** START OF SUPPLIED RECORDS **

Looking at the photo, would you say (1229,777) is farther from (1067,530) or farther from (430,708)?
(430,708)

** END OF SUPPLIED RECORDS **
** START OF SUPPLIED RECORDS **

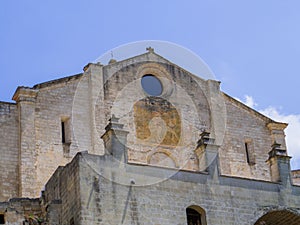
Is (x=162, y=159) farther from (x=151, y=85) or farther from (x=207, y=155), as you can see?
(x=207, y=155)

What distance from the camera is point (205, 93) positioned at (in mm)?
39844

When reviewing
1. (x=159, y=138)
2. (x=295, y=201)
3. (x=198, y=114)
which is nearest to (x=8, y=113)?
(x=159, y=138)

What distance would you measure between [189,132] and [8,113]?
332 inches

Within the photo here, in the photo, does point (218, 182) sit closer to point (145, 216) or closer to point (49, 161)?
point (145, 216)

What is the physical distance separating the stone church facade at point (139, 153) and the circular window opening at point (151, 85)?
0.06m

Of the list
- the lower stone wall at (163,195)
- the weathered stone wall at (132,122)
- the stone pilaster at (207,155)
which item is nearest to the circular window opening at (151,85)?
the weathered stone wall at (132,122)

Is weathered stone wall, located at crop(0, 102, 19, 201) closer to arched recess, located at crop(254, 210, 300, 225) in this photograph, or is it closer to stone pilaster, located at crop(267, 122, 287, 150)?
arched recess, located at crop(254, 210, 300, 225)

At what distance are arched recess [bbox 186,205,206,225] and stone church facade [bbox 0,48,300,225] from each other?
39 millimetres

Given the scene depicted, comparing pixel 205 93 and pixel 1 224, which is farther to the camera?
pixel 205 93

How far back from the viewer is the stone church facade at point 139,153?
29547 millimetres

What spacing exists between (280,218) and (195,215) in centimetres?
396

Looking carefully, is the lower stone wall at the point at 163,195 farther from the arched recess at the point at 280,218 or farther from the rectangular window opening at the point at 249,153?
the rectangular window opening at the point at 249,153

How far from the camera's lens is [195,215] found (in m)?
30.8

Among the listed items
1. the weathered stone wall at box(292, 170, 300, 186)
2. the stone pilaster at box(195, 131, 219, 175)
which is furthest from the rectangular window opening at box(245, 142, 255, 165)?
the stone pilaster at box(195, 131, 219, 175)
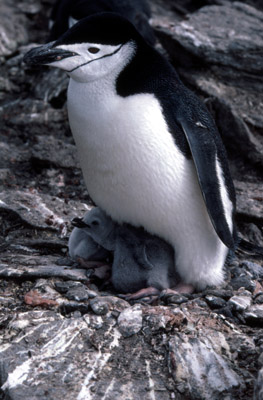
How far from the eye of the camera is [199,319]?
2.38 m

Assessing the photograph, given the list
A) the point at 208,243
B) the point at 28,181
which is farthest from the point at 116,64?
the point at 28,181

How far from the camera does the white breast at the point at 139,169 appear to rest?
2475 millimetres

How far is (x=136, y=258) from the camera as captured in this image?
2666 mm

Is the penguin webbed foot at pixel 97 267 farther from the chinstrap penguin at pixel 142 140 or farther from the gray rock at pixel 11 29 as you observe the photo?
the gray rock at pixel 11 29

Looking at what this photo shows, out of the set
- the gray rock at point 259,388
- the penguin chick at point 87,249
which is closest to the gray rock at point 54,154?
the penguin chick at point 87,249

** END OF SUPPLIED RECORDS **

WHAT YOU ARE ASKED TO DO - Starting with the line that contains "How far from the camera's" and going on through the line that contains "2475 millimetres", write those lines out as a JSON list of strings, one string per line. Leave out blank lines and the pictures.

SOLUTION TO THIS EXERCISE -
[
  "How far from the camera's lens is [195,215] found (in m)?",
  "30.8",
  "Among the listed items",
  "1. the weathered stone wall at box(292, 170, 300, 186)",
  "2. the stone pilaster at box(195, 131, 219, 175)",
  "which is furthest from the rectangular window opening at box(245, 142, 255, 165)?",
  "the stone pilaster at box(195, 131, 219, 175)",
  "How far from the eye of the camera is [199,319]?",
  "2.38 m",
  "Assessing the photograph, given the list",
  "A) the point at 208,243",
  "B) the point at 28,181",
  "which is farthest from the point at 116,64?",
  "the point at 28,181",
  "How far from the camera does the white breast at the point at 139,169 appear to rest?",
  "2475 millimetres"
]